Whatever it means to real scientists, the famous ‘uncertainty principle’ of Werner Heisenberg is sometime popularly taken to mean that it is impossible closely to observe something without in some way altering it. It’s also a conundrum that has faced anthropologists when observing cultures far removed from their own: how far does the consciousness of being observed alter the behaviour of the subject ?

I’ve been publishing in print in the traditional way for some years now, and everyone knows that books are (in theory) permanent, that they find their way into libraries; and so one writes conscious that the words cannot be unwritten. Writing for the web, however, has had a more transient aesthetic: I can write with the freedom that comes from knowing that (in a site I control) I can retrospectively edit at will, should I choose to. There are good scholarly reasons not to, to do with making my work reliably citable; but in the final analysis I am not bound by them.

So far, the visibility of web archiving by national memory institutions is not yet high. In addition, if the UK Web Archive considers a site important enough to archive, then it must gain explicit permission; and by no means all website owners give that consent.  This blog is already being archived by the UK Web Archive  (last crawl in April 2012); but had I been at all concerned about the things I write having a permanent existence, then I could have withheld permission.

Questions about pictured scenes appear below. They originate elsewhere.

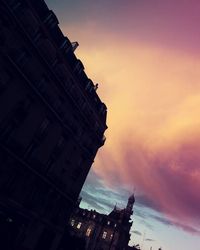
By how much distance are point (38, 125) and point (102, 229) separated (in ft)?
189

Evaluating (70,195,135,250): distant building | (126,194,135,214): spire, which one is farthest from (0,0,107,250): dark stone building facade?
(126,194,135,214): spire

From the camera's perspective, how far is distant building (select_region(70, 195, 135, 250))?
74.3 m

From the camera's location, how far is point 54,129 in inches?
1246

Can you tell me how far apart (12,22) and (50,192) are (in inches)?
760

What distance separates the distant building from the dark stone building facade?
42.3 m

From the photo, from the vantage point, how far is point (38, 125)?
2933 cm

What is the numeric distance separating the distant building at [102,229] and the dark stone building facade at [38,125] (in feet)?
139

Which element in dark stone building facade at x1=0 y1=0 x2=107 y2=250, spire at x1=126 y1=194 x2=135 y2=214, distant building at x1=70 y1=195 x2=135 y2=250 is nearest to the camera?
dark stone building facade at x1=0 y1=0 x2=107 y2=250

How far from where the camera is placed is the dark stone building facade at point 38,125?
83.8 ft

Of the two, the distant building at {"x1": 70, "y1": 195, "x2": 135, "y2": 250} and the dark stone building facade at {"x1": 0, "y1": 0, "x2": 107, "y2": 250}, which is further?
the distant building at {"x1": 70, "y1": 195, "x2": 135, "y2": 250}

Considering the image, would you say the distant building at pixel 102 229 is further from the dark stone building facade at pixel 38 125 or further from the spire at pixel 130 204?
the dark stone building facade at pixel 38 125

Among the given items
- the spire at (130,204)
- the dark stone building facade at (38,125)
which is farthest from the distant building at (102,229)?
the dark stone building facade at (38,125)

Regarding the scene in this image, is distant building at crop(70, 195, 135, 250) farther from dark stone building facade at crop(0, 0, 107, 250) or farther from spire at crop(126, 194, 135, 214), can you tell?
dark stone building facade at crop(0, 0, 107, 250)

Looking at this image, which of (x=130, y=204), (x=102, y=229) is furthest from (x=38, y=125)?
(x=130, y=204)
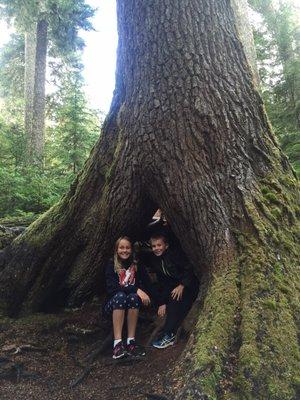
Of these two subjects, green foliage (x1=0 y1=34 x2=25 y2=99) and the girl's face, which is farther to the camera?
green foliage (x1=0 y1=34 x2=25 y2=99)

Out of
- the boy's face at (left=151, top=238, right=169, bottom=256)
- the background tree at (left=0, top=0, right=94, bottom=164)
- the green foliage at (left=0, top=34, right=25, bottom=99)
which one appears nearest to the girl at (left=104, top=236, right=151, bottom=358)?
the boy's face at (left=151, top=238, right=169, bottom=256)

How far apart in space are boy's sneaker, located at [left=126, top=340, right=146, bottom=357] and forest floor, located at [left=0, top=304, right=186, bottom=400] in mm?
80

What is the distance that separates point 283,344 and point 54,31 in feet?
48.9

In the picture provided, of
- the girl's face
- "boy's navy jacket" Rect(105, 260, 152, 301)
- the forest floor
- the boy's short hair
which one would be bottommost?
the forest floor

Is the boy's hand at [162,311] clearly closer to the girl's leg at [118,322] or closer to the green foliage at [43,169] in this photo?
the girl's leg at [118,322]

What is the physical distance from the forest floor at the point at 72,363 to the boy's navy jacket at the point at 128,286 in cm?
45

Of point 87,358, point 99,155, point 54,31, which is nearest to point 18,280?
point 87,358

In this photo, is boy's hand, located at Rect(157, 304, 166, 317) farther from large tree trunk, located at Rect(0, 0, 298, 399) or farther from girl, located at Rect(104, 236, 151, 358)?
large tree trunk, located at Rect(0, 0, 298, 399)

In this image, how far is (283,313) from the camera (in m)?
3.45

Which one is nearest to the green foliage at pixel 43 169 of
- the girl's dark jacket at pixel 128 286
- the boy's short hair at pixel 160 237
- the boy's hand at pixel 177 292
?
the girl's dark jacket at pixel 128 286

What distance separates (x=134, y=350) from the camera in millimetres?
4633

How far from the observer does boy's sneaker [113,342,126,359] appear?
4543 mm

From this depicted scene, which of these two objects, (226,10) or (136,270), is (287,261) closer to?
(136,270)

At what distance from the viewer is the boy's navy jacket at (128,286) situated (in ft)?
16.5
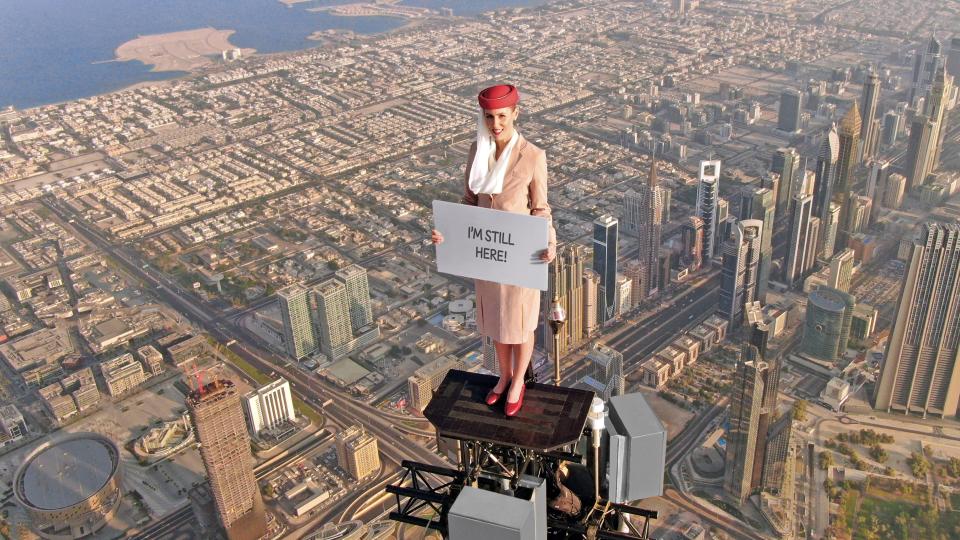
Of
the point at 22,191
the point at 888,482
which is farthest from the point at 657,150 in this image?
the point at 22,191

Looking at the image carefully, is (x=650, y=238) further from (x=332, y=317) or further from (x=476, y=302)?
(x=476, y=302)

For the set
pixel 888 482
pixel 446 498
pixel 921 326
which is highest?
pixel 446 498

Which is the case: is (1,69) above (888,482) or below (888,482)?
above

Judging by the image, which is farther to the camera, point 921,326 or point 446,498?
point 921,326

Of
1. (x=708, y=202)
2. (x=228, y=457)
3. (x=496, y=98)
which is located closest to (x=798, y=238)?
(x=708, y=202)

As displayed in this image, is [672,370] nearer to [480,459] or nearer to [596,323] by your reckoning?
[596,323]

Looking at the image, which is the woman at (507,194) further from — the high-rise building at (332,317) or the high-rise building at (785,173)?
the high-rise building at (785,173)

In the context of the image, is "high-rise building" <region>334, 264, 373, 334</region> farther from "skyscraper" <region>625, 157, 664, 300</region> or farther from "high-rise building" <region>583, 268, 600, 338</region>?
"skyscraper" <region>625, 157, 664, 300</region>
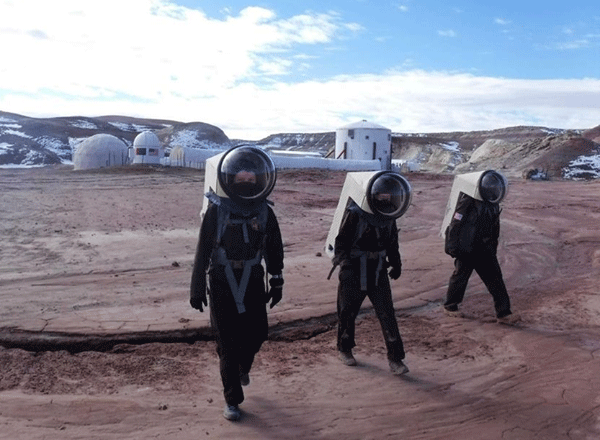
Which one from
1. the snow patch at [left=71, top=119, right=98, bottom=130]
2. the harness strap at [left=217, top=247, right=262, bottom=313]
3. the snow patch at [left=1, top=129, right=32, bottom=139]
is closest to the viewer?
the harness strap at [left=217, top=247, right=262, bottom=313]

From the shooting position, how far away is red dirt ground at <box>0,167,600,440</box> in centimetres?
458

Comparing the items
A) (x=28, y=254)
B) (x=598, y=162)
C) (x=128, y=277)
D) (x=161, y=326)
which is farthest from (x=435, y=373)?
(x=598, y=162)

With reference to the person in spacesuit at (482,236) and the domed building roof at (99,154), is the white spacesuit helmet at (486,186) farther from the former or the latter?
the domed building roof at (99,154)

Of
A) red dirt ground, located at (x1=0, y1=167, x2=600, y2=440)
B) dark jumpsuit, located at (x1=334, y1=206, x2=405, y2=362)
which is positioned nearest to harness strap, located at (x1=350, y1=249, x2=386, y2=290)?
dark jumpsuit, located at (x1=334, y1=206, x2=405, y2=362)

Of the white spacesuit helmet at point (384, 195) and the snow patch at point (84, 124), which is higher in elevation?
the snow patch at point (84, 124)

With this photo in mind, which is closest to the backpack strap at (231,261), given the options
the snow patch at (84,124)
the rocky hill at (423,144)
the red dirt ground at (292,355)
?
the red dirt ground at (292,355)

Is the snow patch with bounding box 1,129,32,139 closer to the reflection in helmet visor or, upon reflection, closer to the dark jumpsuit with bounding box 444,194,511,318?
the dark jumpsuit with bounding box 444,194,511,318

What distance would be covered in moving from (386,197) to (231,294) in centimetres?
181

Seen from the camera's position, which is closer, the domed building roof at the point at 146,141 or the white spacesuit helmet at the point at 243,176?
the white spacesuit helmet at the point at 243,176

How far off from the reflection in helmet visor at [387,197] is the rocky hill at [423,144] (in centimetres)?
3641

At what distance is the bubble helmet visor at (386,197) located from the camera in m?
5.46

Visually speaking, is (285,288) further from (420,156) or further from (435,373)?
(420,156)

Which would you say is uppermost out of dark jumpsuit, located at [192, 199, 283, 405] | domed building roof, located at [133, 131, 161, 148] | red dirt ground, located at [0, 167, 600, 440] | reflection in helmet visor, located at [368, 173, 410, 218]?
domed building roof, located at [133, 131, 161, 148]

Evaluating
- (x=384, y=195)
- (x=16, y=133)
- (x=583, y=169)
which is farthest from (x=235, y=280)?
(x=16, y=133)
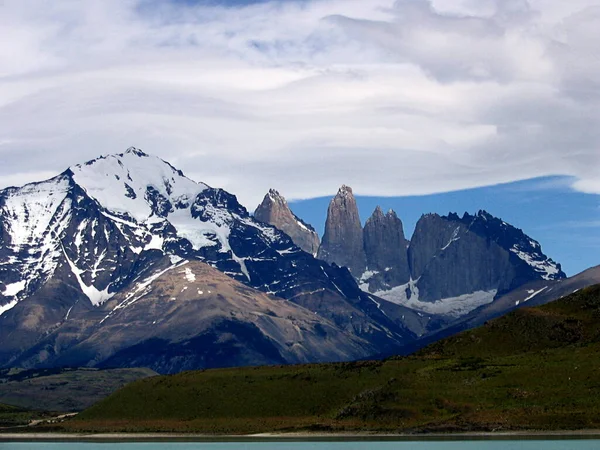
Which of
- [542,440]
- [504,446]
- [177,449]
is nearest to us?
[504,446]

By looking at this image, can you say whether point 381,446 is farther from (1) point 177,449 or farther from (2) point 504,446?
(1) point 177,449

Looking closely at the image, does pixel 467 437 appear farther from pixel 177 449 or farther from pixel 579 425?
pixel 177 449

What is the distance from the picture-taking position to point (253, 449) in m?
192

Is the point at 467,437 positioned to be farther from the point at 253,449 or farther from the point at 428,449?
the point at 253,449

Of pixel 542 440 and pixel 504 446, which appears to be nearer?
pixel 504 446

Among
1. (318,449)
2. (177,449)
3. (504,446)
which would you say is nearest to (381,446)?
(318,449)

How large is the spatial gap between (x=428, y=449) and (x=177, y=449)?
45.8 meters

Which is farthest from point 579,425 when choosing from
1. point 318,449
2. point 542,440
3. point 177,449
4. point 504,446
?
point 177,449

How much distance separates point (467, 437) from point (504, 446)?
79.2 feet

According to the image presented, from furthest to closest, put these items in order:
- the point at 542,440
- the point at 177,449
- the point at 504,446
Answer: the point at 177,449 → the point at 542,440 → the point at 504,446

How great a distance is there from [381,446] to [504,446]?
852 inches

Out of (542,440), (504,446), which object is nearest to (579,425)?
(542,440)

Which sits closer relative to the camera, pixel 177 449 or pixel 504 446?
pixel 504 446

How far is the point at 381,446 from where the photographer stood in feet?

On the horizon is a major piece of legislation that could subtly but importantly change things: the Legal Deposit Libraries (Non-print Works) Regulations 2013 (see the most recent public consultations here.) As and when these successfully negotiate the passage through Parliament, any website in the .uk domain could be archived for posterity without the explicit consent of the owner.

The change in the law in itself isn’t my main point, however: the effects of increasing consciousness of it is. Put simply: will some words that might have been written in 2012 not be written in 2014 because the author was conscious that they could not later be retracted ? I think it likely. Would it be a ‘bad thing’ ? I don’t suppose we know yet; but we ought to be thinking about it.